Dar kafalı insanlar, bir sorunla karşılaştıklarında başkalarını suçlamaya alışıktırlar. Ortalama insanlar, kendilerini suçlarlar. Bilgeliğe kendini adamış insanlar, bir şeyi veya başka birisini ani ve mantıksız bir güdüyle suçlamanın saçma ve aptalca olduğunu, insan yargılamanın gerek başkalarına gerekse kendilerine zarar verdiğini bilirler.
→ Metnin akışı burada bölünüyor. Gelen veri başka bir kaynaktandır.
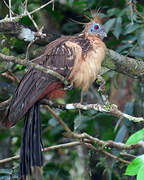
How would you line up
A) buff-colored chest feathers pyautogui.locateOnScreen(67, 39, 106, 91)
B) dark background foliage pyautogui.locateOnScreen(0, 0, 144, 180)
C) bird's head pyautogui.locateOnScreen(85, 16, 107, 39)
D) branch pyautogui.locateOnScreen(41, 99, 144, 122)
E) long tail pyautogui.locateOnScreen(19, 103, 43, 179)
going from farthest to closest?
dark background foliage pyautogui.locateOnScreen(0, 0, 144, 180) → bird's head pyautogui.locateOnScreen(85, 16, 107, 39) → buff-colored chest feathers pyautogui.locateOnScreen(67, 39, 106, 91) → long tail pyautogui.locateOnScreen(19, 103, 43, 179) → branch pyautogui.locateOnScreen(41, 99, 144, 122)

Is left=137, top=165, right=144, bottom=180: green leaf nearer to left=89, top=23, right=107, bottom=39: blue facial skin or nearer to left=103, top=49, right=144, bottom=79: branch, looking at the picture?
left=103, top=49, right=144, bottom=79: branch

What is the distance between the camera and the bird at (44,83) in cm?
294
Ahlaksal gelişimdeki düşüklüğün göstergelerinden birisi de gittikçe artan bir şekilde başkalarını yargılamak, suçlamaktır. Parmakla karşıdakini göstererek suçlamanın kötülüğünü artık anlamak zorundayız. Kendi tutum ve davranışlarımızı gözden geçirip kendi üzerimizde daha fazla çalıştıkça, isteğimiz dışında gelişen olaylara bir neden ararken içine düştüğümüz abartılı duygusal tepkilerden de kurtulmaya başlarız.
Gerçekler neyse odur. Biz de neysek oyuz. Diğerleri ne düşünürlerse düşünsünler, bizi hiç ilgilendirmez. Kimseyi yargılamayalım, kimseyi suçlamayalım.